* _Required work_
(1) In the pandas cleaning notebook, which file has its "y" characters replaced with "x"?
(2) Please continue the pandas cleaning notebook from where it stops.

* _Provided passage_

In [26]:
import pandas as pd
import difflib as dl

# Assembly and cleaning
First we assemble all the data, and in some cases we have to reformat some of the sequences. when all is done we clean the data by making everything lowercase

In [27]:
def cleaning(df,file):
    if file == 'František': # František has a different format
        df["sequence"] = df['sequence'].str.replace("x", "t")
        df['sequence'] = df['sequence'].str.replace("o", "h")
        df['sequence'] = df['sequence'].str.replace("f", "x")
    if file == 'Kaleem': # Kaleem has a different format
        df['sequence'] = df['sequence'].str.replace("y", "x")
    df['sequence'] = df['sequence'].str.lower()
    return(df)

In [52]:
files = ['Amir','DavidV',"František",'Kaleem','Pierre', 'DavidKL']
df = pd.DataFrame()
for file in files:
    f = pd.read_csv(f'Audit_data/{file}.csv', header = 0)
    f = cleaning(f,file)
    df = pd.concat([df,f], axis = 0, ignore_index = True)

* _Dataset content_
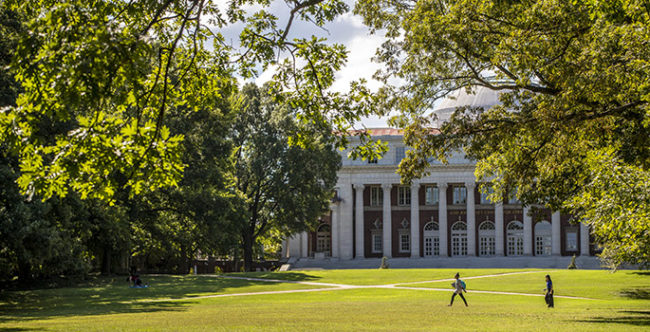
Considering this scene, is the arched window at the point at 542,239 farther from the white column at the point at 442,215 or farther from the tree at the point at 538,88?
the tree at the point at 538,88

* _The responses_
(1) Kaleem

(2)
# Getting original data
Now we need to get the original data form the tosser's to compare

In [53]:
bachelor_f = pd.read_csv('bachelor_data.csv', header = 0)
marathon_f = pd.read_csv('marathon_data.csv', header = 0)
bachelor = pd.DataFrame(bachelor_f)
marathon = pd.DataFrame(marathon_f)
reported = []
start = []
for _,i in df.iterrows():
    if i['person'] == 'kaleemU' and i['sequence_id'] == 25:
        reported.append(bachelor.loc[((bachelor['sequence_id'] == i['sequence_id']) & (bachelor['person'] == 'irmaT'))]['sequence'].values[0])
        start.append(bachelor.loc[((bachelor['sequence_id'] == i['sequence_id']) & (bachelor['person'] == 'irmaT'))]['start'].values[0])
    elif i['group'] == 'bachelor':    
        reported.append(bachelor.loc[((bachelor['sequence_id'] == i['sequence_id']) & (bachelor['person'] == i['person']))]['sequence'].values[0])
        start.append(bachelor.loc[((bachelor['sequence_id'] == i['sequence_id']) & (bachelor['person'] == i['person']))]['start'].values[0])
    else:
        reported.append(marathon.loc[((marathon['sequence_id'] == i['sequence_id']) & (marathon['person'] == i['person']))]['sequence'].values[0])
        start.append(marathon.loc[((marathon['sequence_id'] == i['sequence_id']) & (marathon['person'] == i['person']))]['start'].values[0])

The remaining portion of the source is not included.